[Begin Extracted data]

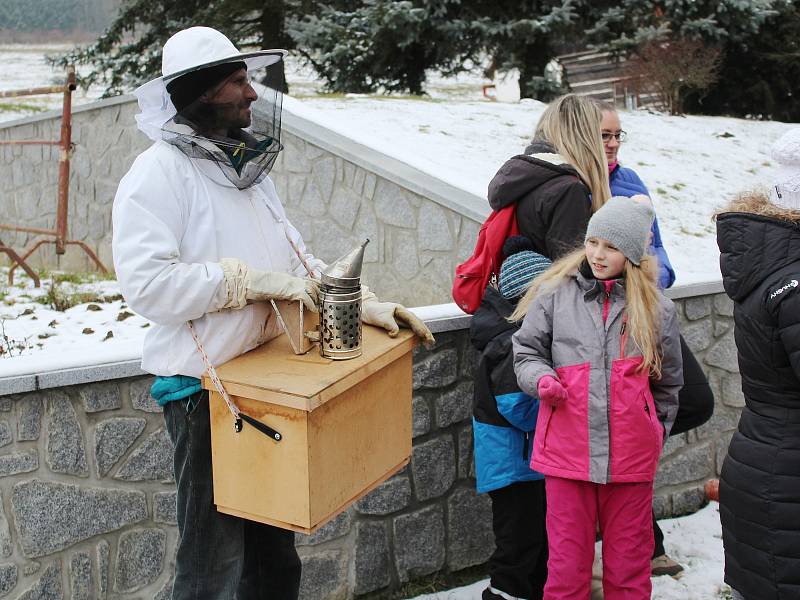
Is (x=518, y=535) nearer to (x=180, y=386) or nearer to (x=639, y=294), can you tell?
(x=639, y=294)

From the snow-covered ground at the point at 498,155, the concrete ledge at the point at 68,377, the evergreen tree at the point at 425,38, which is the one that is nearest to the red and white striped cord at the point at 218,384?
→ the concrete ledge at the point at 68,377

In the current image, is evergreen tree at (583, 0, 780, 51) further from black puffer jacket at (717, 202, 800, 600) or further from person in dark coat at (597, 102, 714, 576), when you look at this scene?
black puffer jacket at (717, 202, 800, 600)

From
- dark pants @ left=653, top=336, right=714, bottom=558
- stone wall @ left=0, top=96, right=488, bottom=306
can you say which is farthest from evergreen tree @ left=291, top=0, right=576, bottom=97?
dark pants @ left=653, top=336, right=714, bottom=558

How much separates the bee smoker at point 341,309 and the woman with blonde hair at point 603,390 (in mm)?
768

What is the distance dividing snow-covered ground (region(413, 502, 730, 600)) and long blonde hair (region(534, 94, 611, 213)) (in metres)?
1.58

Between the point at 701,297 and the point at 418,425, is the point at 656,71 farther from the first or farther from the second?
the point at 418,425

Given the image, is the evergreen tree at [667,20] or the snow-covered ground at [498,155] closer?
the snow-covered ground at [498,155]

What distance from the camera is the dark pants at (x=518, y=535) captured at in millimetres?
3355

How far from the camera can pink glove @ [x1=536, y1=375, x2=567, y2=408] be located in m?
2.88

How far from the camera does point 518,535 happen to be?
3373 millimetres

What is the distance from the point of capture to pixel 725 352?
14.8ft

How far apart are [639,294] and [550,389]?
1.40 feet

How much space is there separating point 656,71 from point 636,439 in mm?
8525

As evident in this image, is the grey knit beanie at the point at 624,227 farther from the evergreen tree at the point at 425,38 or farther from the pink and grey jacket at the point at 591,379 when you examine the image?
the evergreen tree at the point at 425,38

[End Extracted data]
[Begin Extracted data]

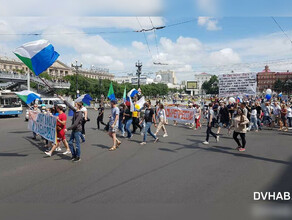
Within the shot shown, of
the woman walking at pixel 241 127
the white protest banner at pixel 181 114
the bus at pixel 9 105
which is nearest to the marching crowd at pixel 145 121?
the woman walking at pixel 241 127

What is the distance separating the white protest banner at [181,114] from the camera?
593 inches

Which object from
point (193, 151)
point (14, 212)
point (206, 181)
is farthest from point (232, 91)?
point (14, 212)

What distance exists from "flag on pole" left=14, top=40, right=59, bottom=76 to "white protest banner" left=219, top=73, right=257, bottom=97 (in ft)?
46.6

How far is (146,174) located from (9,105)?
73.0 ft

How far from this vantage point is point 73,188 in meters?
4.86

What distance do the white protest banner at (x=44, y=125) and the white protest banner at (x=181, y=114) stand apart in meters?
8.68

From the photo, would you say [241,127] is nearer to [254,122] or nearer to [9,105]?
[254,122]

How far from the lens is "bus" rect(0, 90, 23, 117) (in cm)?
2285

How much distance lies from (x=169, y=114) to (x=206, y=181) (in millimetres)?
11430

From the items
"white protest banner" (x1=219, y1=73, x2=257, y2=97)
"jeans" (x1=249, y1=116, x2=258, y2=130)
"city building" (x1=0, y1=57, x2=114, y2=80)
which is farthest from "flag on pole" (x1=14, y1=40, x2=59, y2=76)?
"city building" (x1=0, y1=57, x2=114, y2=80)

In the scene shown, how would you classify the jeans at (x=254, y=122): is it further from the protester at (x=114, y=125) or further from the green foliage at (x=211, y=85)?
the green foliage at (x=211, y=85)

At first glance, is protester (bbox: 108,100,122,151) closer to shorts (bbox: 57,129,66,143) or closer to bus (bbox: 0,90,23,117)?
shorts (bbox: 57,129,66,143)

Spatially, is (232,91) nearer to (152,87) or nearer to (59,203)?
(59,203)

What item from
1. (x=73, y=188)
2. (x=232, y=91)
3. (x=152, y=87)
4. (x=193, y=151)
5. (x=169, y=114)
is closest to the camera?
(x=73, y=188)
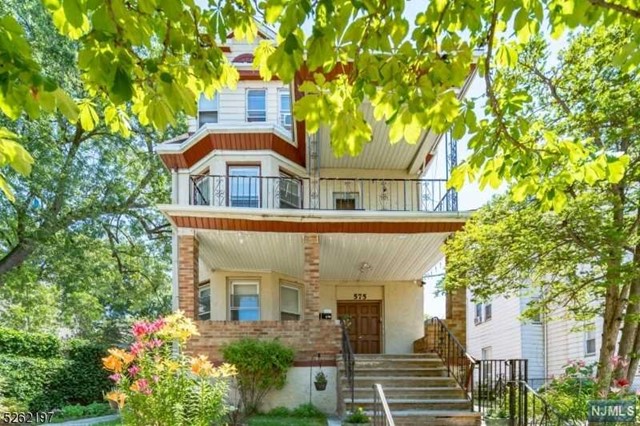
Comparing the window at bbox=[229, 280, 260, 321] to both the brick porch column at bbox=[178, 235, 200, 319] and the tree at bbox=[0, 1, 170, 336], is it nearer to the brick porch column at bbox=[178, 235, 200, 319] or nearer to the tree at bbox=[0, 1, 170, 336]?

[End Extracted data]
[Begin Extracted data]

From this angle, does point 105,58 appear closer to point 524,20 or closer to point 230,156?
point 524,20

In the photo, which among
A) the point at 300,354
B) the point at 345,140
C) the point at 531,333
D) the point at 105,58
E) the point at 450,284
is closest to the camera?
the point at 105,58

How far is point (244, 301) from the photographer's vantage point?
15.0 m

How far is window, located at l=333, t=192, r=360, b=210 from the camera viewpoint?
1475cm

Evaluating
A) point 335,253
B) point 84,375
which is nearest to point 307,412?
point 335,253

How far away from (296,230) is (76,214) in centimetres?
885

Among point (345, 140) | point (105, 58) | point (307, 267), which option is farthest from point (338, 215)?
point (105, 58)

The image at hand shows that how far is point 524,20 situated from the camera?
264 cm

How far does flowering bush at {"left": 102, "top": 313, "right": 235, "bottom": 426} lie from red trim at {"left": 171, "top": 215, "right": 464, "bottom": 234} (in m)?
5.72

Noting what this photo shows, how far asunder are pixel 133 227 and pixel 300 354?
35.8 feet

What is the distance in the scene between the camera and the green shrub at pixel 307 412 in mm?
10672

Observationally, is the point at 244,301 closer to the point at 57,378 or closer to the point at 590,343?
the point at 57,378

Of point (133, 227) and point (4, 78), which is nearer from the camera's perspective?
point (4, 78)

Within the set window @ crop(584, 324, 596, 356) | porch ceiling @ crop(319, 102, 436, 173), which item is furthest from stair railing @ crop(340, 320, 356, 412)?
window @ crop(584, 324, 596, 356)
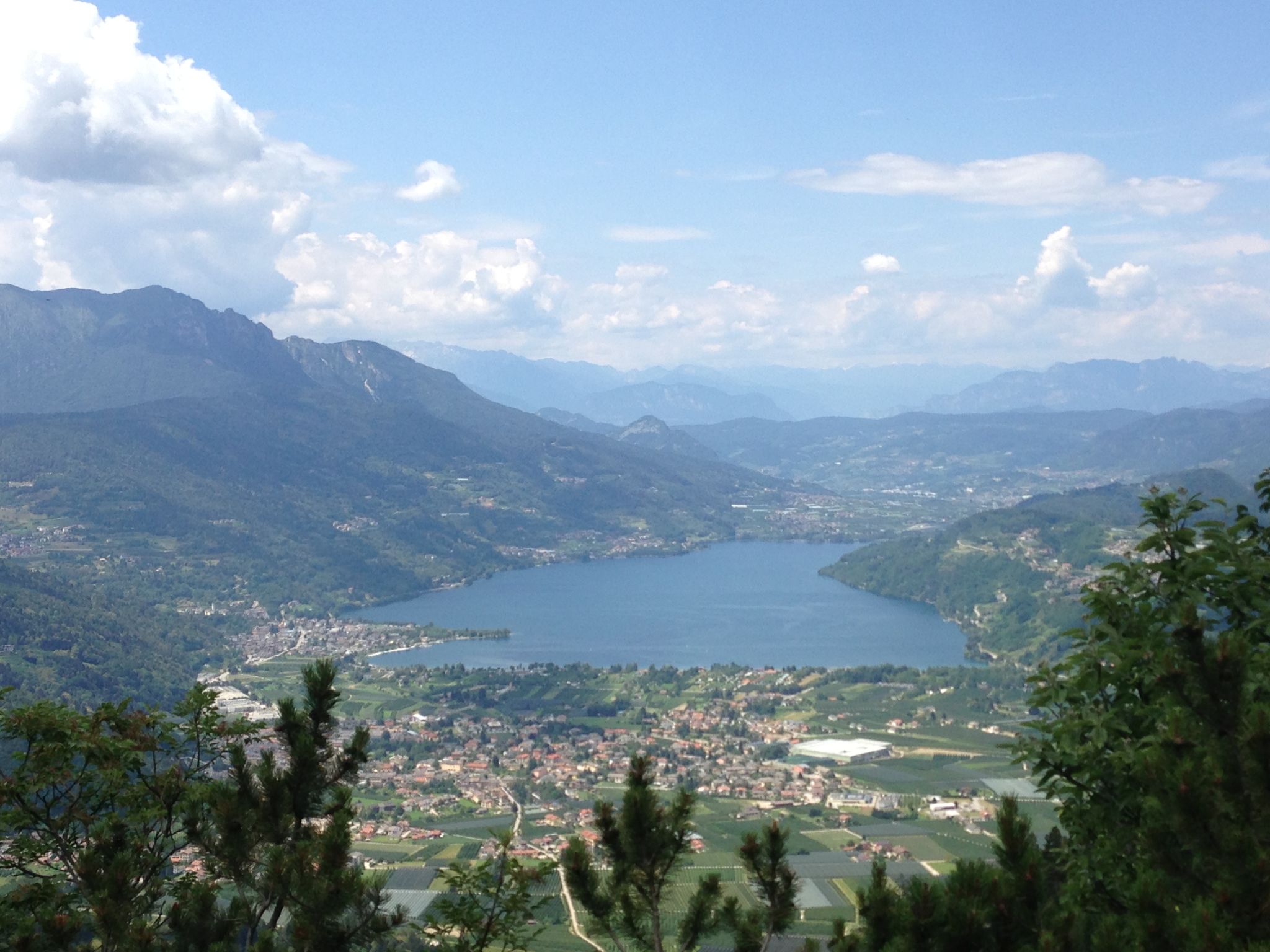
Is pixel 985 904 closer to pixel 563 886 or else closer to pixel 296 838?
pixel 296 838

[End Extracted data]

• What you will do
Return the rows above unchanged, from the line with "How much distance" up to and including the line with "Comparing the window". Leave the pictures out.

• Response
How much distance lies from (x=169, y=114) to (x=206, y=181) (in millimetres)?
11430

From the items
"white protest banner" (x1=219, y1=73, x2=257, y2=97)
"jeans" (x1=249, y1=116, x2=258, y2=130)
"city building" (x1=0, y1=57, x2=114, y2=80)
which is farthest from "flag on pole" (x1=14, y1=40, x2=59, y2=76)?
"city building" (x1=0, y1=57, x2=114, y2=80)

In the scene shown, how would you classify the jeans at (x=254, y=122): is it further from the protester at (x=114, y=125) or further from the green foliage at (x=211, y=85)?
the green foliage at (x=211, y=85)

At first glance, is protester (bbox: 108,100,122,151) closer to shorts (bbox: 57,129,66,143) or closer to bus (bbox: 0,90,23,117)?
shorts (bbox: 57,129,66,143)

Spatially, is (232,91) nearer to (152,87) or nearer to (59,203)?
(59,203)

What item from
1. (x=73, y=188)
2. (x=232, y=91)
3. (x=152, y=87)
4. (x=193, y=151)
5. (x=169, y=114)
is closest to the camera?
(x=73, y=188)
Comparing the window at bbox=[229, 280, 260, 321] to both the brick porch column at bbox=[178, 235, 200, 319] and the tree at bbox=[0, 1, 170, 336], is it nearer to the brick porch column at bbox=[178, 235, 200, 319] or nearer to the tree at bbox=[0, 1, 170, 336]?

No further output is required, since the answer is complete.